Un vaste plan de réformes visant à sauver l’économie libanaise a été annoncé in extremis. Il risque cependant de ne pas répondre aux revendications du peuple.

Une réforme, oui, mais laquelle ?
Une taxe sur l'utilisation du WhatsApp, la hausse des prix de l'essence et de la nourriture. Voici les causes de la grogne sociale.

Dans une tentative de calmer la situation, le premier ministre, Saad Al-Hariri, a annoncé, le dimanche 20 octobre, un nouveau — un quatrième en fait — plan de réformes. Déjà, début septembre, gouvernement, parlement et présidence avaient annoncé, avec la Banque du Liban, un plan d’urgence économique : la feuille de Baabda. Un document qui ne diffère pas trop de celui annoncé dans la foulée des manifestations. La feuille de route de Hariri subira probablement le même sort que celle de Baabda et des deux autres qui l’avaient précédée. Et pour cause, la rue demande des réformes plus radicales.

En janvier 2019, quand le gouvernement a été formé, une gamme de mesures d’austérité et de restructuration structurelle avait été décidée. Un an avant, en avril 2018, Paris avait accueilli la conférence du CEDRE, qui a regroupé les bailleurs de fonds. Ceux-ci ont promis des aides à la hauteur de 11 milliards de dollars.

Un plan « à la FMI »

Or, les sommes promises sont toujours gelées, en attendant que le gouvernement libanais entreprenne les réformes promises. Trois volets essentiels figurent désormais dans la feuille de Hariri : couper les subventions au secteur de l’électricité, diminuer la dette publique et combattre la corruption. Bref, un plan « à la FMI », comme le note une analyse d’Alaa Chahine à l’agence Bloomberg. Pour les experts du FMI, « le nouveau gouvernement a l’opportunité de mettre en oeuvre des réformes fondamentales pour rééquilibrer l’économie du Liban. Sa position de départ est difficile, avec notamment un double déficit important, une dette publique élevée et une faible croissance », d’après un communiqué publié fin juillet. Au Liban, le FMI appelle, comme remède au déficit fiscal, à l’augmentation de la TVA, tout en élargissant son assiette, et à la hausse des droits d’accise sur les carburants, ainsi qu'à la lutte contre la fraude fiscale.

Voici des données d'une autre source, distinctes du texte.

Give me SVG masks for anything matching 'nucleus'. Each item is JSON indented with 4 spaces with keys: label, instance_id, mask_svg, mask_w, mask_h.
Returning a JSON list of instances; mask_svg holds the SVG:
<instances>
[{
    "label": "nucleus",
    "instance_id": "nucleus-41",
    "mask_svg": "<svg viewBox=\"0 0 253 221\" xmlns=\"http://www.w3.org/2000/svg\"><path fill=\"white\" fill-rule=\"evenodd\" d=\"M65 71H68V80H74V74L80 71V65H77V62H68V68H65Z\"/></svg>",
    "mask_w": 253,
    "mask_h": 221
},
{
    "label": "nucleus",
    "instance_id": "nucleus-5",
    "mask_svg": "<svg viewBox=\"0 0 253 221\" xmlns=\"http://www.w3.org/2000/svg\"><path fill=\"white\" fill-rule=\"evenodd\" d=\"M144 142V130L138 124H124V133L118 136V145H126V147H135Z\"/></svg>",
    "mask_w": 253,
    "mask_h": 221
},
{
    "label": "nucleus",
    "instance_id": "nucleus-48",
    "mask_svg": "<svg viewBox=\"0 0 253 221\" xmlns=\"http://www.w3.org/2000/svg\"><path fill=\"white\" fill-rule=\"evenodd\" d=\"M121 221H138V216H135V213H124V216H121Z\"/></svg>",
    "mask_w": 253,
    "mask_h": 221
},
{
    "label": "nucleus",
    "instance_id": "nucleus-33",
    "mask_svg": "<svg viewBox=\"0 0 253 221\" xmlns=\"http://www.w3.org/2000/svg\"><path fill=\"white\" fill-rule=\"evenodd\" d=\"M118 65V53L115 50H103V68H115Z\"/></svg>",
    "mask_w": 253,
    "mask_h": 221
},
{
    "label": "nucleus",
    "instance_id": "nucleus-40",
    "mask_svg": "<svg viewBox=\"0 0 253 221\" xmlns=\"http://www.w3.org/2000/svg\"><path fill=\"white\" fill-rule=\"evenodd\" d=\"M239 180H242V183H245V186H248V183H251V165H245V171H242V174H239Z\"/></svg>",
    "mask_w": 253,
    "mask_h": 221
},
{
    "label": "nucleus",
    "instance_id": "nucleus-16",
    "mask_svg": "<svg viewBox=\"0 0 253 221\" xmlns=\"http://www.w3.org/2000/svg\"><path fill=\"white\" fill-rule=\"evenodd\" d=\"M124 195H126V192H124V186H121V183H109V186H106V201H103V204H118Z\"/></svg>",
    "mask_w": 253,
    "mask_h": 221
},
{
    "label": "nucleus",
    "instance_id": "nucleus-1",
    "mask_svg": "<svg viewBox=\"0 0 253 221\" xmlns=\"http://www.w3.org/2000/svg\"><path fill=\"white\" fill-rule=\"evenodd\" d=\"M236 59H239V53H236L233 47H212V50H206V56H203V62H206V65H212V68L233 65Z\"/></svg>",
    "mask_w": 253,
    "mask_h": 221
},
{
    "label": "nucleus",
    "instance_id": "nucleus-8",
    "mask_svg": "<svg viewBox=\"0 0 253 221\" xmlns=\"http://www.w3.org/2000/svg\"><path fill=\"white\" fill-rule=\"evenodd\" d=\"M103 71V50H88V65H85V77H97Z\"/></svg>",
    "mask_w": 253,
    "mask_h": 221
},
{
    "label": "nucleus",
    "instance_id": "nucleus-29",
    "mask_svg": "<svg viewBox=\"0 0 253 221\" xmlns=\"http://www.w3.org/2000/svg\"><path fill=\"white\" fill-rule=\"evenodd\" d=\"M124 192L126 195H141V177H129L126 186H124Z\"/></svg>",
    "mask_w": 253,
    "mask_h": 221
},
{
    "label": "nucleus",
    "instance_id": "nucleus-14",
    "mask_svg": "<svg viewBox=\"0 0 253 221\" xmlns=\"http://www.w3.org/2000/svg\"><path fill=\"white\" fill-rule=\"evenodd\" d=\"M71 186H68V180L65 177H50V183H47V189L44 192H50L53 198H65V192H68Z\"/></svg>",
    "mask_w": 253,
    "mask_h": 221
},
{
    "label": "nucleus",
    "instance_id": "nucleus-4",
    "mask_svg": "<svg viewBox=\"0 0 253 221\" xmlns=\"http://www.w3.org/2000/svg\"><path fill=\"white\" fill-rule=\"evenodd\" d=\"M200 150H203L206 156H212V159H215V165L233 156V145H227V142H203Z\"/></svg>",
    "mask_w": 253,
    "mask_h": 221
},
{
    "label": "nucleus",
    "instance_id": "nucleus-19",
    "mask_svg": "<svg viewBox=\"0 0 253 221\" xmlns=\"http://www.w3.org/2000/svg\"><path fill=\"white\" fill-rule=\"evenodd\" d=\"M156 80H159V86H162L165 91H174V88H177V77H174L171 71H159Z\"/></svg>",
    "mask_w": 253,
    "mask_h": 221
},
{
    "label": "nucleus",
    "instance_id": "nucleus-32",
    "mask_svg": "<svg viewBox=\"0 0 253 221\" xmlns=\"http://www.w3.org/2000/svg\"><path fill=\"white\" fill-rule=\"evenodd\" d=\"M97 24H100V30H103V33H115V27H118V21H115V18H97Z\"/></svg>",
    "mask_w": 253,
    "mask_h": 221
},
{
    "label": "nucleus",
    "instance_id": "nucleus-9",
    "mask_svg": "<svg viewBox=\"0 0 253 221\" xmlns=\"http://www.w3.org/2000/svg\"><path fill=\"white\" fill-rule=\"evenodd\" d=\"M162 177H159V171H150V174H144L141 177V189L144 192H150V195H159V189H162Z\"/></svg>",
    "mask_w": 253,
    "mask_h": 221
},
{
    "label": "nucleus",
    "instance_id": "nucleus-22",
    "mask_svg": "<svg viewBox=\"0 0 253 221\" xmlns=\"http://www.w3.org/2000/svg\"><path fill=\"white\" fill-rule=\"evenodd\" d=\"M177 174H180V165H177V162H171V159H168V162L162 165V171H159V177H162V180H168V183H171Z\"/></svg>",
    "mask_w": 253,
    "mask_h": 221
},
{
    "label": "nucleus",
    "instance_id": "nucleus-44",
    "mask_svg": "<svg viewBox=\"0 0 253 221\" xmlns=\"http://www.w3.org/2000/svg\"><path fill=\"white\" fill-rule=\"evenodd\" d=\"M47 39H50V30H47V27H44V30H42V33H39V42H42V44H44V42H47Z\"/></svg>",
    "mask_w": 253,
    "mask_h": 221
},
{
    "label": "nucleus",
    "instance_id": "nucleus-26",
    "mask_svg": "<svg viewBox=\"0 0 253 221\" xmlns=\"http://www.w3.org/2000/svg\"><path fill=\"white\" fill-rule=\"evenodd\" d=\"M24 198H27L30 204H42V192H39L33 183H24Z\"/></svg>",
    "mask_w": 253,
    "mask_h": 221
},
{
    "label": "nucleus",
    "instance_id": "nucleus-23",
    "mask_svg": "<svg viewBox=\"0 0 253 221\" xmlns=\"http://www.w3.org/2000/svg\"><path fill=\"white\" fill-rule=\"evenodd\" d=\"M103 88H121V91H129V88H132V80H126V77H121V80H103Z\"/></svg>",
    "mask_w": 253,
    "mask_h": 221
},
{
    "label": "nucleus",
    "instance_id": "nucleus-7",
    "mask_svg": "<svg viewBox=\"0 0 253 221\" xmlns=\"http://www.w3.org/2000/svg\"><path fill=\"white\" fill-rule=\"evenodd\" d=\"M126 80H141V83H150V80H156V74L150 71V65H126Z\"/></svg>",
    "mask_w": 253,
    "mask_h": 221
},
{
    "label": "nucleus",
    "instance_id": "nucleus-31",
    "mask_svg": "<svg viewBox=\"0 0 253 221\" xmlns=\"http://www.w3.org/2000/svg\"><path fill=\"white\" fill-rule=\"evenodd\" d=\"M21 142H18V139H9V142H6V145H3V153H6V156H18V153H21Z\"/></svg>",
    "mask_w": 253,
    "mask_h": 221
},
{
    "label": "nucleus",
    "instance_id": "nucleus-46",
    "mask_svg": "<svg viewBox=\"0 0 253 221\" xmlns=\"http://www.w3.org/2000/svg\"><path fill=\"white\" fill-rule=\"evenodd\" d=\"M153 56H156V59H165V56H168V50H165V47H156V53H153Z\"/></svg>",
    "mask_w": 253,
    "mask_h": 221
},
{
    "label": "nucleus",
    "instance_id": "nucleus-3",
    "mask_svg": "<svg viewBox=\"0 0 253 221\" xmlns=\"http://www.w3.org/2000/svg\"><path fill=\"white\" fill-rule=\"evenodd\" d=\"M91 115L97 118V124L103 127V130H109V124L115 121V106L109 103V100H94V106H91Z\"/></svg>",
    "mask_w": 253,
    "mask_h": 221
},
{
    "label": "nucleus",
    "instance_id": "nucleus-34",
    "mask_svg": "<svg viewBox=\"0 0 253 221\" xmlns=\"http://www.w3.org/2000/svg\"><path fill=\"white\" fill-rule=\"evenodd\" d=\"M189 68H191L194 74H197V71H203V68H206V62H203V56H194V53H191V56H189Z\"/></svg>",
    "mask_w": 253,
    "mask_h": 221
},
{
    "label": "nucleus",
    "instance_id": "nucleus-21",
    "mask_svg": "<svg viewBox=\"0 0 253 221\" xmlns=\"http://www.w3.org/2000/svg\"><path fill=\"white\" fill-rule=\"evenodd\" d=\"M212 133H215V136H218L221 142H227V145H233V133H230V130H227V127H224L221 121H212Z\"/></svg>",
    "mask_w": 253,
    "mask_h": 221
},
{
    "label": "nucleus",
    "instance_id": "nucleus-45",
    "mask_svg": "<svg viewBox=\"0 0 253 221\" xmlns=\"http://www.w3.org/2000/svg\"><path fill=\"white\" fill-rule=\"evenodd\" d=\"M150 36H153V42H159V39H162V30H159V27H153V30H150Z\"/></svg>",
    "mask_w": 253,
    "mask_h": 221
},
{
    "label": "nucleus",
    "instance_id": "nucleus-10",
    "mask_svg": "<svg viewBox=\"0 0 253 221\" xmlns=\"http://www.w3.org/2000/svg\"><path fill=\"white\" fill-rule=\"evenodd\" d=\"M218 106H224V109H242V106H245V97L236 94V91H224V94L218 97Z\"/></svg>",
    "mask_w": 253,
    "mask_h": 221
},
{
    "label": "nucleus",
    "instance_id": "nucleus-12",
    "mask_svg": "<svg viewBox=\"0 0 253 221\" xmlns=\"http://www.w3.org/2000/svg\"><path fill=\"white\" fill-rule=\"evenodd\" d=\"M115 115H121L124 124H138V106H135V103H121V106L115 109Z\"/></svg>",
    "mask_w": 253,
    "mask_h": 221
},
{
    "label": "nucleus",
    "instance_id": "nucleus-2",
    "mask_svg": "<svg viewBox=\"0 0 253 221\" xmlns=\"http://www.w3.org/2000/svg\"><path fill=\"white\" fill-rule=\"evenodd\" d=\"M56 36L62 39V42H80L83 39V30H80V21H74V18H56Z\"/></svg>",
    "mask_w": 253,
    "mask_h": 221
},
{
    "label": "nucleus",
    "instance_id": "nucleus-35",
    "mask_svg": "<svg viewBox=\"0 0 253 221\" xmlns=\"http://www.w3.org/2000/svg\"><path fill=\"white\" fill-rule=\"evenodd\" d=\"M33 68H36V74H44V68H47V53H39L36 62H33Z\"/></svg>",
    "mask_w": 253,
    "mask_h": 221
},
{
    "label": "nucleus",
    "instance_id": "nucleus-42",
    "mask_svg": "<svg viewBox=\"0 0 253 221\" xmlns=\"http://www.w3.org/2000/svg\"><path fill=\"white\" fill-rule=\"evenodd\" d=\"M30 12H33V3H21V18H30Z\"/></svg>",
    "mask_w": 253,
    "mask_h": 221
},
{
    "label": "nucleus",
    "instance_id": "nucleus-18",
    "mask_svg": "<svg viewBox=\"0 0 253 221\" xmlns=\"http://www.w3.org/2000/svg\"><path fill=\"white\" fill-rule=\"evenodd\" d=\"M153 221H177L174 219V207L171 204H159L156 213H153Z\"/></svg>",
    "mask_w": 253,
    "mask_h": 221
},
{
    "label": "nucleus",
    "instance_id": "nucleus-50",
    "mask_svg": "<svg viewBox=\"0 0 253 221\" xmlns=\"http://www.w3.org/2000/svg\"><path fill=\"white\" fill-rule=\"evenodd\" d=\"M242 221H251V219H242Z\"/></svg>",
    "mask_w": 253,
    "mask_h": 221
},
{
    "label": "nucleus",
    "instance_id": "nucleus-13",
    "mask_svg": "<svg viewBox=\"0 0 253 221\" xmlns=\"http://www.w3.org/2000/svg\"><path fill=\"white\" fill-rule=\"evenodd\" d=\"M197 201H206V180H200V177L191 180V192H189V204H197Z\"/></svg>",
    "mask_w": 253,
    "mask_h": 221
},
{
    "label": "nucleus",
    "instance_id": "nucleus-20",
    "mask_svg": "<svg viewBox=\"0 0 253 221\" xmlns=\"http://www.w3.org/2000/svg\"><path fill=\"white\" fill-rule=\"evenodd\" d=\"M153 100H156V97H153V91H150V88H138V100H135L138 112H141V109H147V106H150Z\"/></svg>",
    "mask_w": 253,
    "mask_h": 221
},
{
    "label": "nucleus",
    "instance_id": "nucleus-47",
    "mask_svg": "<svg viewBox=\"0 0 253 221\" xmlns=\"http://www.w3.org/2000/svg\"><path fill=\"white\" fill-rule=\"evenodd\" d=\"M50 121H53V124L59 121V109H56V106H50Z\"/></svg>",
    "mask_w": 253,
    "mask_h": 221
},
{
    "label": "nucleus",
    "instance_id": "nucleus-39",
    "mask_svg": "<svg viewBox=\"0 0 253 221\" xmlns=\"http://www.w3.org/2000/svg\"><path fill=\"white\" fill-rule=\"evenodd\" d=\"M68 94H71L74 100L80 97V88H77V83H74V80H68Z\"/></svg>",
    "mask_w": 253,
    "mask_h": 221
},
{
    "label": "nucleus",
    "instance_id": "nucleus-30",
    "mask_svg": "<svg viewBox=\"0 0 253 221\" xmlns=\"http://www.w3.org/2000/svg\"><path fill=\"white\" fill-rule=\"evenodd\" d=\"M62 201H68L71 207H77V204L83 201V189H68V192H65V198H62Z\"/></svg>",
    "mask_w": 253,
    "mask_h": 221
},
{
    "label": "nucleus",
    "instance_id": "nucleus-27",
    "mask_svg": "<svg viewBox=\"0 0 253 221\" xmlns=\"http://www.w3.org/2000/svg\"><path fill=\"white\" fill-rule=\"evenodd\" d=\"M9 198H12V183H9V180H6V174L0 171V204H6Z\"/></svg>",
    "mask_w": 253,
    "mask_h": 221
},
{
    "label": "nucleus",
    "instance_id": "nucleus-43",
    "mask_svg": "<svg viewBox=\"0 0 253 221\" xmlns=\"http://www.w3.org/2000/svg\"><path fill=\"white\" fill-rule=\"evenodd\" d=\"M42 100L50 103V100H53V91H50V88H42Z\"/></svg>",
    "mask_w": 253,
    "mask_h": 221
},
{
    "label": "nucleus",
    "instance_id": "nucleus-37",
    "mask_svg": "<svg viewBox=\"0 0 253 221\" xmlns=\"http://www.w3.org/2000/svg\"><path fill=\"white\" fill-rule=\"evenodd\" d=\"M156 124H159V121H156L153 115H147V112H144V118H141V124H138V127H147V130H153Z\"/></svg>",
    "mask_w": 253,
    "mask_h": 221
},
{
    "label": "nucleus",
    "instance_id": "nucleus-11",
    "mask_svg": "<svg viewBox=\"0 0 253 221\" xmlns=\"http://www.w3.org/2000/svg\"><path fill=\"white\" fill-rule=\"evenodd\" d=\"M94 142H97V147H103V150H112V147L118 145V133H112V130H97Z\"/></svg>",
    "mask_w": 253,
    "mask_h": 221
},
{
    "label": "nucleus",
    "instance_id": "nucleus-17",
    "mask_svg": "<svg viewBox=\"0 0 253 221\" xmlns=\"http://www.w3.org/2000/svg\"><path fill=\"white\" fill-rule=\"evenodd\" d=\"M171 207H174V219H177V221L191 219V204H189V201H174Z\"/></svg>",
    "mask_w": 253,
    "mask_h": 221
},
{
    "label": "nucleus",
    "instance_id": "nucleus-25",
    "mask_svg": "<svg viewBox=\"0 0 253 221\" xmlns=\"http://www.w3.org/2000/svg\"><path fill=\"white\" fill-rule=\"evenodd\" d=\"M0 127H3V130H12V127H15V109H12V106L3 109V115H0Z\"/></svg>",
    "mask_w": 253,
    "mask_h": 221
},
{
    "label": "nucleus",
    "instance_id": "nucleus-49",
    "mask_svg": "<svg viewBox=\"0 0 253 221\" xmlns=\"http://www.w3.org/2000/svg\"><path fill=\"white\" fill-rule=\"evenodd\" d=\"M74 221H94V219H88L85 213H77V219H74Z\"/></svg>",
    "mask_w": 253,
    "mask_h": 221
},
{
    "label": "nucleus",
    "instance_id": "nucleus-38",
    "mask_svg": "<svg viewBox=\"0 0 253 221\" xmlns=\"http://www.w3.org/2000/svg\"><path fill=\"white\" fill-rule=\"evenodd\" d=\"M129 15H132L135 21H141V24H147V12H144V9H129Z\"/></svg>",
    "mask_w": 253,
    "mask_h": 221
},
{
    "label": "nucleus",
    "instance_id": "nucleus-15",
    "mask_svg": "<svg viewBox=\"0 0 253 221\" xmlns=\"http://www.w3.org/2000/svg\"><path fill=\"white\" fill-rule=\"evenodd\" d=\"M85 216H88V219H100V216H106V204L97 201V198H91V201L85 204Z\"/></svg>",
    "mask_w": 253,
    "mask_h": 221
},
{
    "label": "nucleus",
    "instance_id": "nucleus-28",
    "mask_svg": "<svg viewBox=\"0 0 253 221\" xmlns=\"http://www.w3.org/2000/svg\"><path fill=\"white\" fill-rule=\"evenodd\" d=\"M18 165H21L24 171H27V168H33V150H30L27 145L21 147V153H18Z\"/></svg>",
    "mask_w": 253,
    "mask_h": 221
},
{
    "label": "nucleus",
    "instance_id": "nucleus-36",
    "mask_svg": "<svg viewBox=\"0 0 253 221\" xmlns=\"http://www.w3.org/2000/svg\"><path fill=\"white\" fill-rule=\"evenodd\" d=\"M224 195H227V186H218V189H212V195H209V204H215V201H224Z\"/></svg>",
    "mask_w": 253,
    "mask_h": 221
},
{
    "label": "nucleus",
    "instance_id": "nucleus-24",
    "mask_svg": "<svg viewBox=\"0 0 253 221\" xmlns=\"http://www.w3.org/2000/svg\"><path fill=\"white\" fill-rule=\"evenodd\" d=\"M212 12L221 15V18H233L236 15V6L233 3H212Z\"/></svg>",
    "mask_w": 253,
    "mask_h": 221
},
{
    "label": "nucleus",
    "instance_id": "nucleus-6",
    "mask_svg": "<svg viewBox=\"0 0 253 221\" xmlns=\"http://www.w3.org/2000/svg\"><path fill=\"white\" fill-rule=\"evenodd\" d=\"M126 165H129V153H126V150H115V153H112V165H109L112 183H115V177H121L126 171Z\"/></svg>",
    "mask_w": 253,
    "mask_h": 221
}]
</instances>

Le papier de Baabda a été fidèle à ces recommandations : hausse de la TVA de 11 à 15 %, baisse des dépenses publiques à travers le gel des embauches dans le gouvernement, coupe de moitié des subventions allouées à la production de l’électricité qui s’élève à 2 milliards de dollars et accélération de la privatisation de l’électricité et des télécoms, à travers une nouvelle loi sur le Partenariat Public-Privé (PPP).

Soit une gamme de mesures qui ne plaisent certainement pas à la population. La question est donc : comment appliquer des mesures antipopulaires, alors que la contestation bat son plein ? Pour Jad Chaaban, professeur d’économie à l’Université américaine de Beyrouth, le plan d’austérité plaidé par le gouvernement néglige les besoins de la majorité des citoyens et continue de faire la part belle aux plus riches. Pour lui, « une taxe progressive sur les dépôts, qui atteint 15 % sur les dépôts de plus de 10 millions de dollars, pourrait remédier au déficit budgétaire sans porter atteinte aux plus démunis ».

De même, certains sont sceptiques sur l’effet de la privatisation à travers le PPP. Une étude non publiée de l’ANND (Arab NGO’s Network for Development) sur la privatisation des services et utilités au Liban souligne l’échec de la privatisation de la Poste du Liban dans les années 1990. Zahra Bazzi, directrice des programmes à l’ANND, estime qu’avoir recours au secteur privé a eu pour effet d’augmenter les prix tout en sacrifiant la qualité du service. Elle craint que l’introduction du PPP dans le secteur de l’électricité n’ait le même sort, d’autant plus que le marché est dominé par certains hommes d’affaires liés à des hommes politiques.

« En plus, pourquoi un gouvernement en déficit cèderait-il aux hauts revenus qu’il cumule à partir du secteur de télécom ? », se demande-t-elle. Bref, ce qui est sur la table est toujours beaucoup inférieur aux demandes de la rue. Les politiciens d’un temps passé ont les poches vides. Un souffle de vie extérieur et généreux, comme le dégel des fonds promis lors du CEDRE, pourrait-il plier la colère sans un remaniement du pouvoir ? La réponse reste ouverte.